国際原子力機関(IAEA)は22日、日本の原子力規制委員会の活動を検証する報告書を公表した。独立性、透明性の確保や権限強化を評価する一方、原子力施設の検査がより柔軟かつ効果的に進められるよう、関連法令を改正することなどを求めた。国内では原子力発電所の再稼働が進みつつあり、規制委も専門性の向上に取り組む必要があると指摘した。
東京電力福島第1原発事故によって信頼が失墜し、体制を刷新した日本の原子力規制に対する初の国際的な評価となる。IAEAの総合規制評価制度に基づき、各国の原子力規制当局の責任者ら24人が検証にあたった。

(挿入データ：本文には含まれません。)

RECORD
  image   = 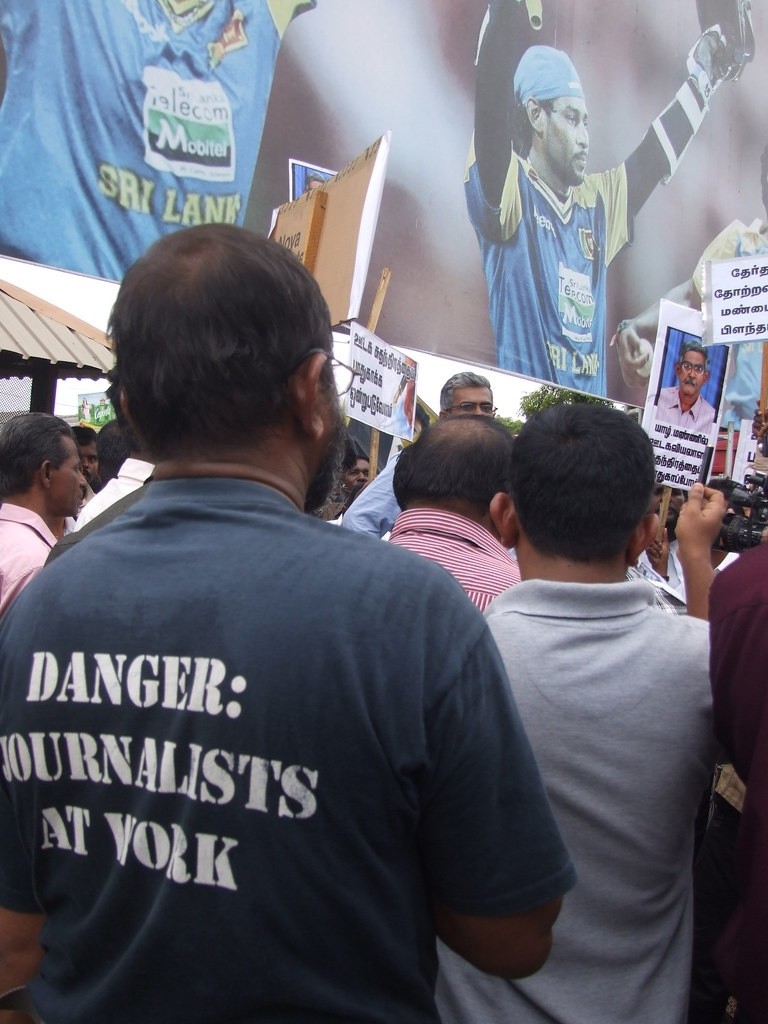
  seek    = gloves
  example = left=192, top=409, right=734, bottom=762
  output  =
left=687, top=24, right=731, bottom=105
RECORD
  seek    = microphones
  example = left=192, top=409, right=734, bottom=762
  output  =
left=707, top=479, right=754, bottom=508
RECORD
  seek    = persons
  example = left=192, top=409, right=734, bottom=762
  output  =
left=656, top=339, right=715, bottom=434
left=0, top=364, right=156, bottom=620
left=320, top=372, right=522, bottom=612
left=437, top=405, right=768, bottom=1024
left=614, top=145, right=768, bottom=430
left=304, top=172, right=325, bottom=193
left=455, top=0, right=734, bottom=398
left=0, top=224, right=580, bottom=1024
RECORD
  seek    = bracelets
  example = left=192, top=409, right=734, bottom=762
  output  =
left=610, top=319, right=630, bottom=347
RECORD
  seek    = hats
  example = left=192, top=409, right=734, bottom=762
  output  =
left=513, top=45, right=584, bottom=110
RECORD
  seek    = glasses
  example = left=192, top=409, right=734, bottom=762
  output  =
left=680, top=361, right=706, bottom=376
left=446, top=402, right=498, bottom=416
left=289, top=348, right=361, bottom=397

報告書では「福島第1事故の教訓を新たな規制の枠組みに迅速かつ実効的に反映させた」と指摘。自然災害や重大事故への対策強化を課す新規制基準の導入などを評価した。意思決定の独立性や透明性の確保において「(必要な)法的枠組みの構築や国家組織上の位置付けを行った」とした。
原発などを対象とする検査については課題を指摘した。原子炉等規制法に基づいて四半期ごとに実施される保安検査などは、定型的な項目チェックにとどまる傾向がある。海外のトラブル事例なども考慮してリスクや重要度を判断し、機動的かつ柔軟に検査できるよう、法令の改正を求めた。
調査チームのリーダー、仏原子力安全局コミッショナーのフィリップ・ジャメ氏は、今後についても「これまでと同等の責任感を持って(活動を)継続する必要がある」と注文をつけた。
▼IAEAの総合規制評価 国際原子力機関(IAEA)が原子力施設の安全にかかわる加盟国の規制や体制を検証する制度。各国の規制当局関係者が参加し、毎年数カ国を対象に実施。課題があれば勧告や助言を通じて是正を求め、改善の状況も確認する。日本は経済産業省の原子力安全・保安院が2007年に評価を受け、規制機関の独立を徹底する必要性を指摘された。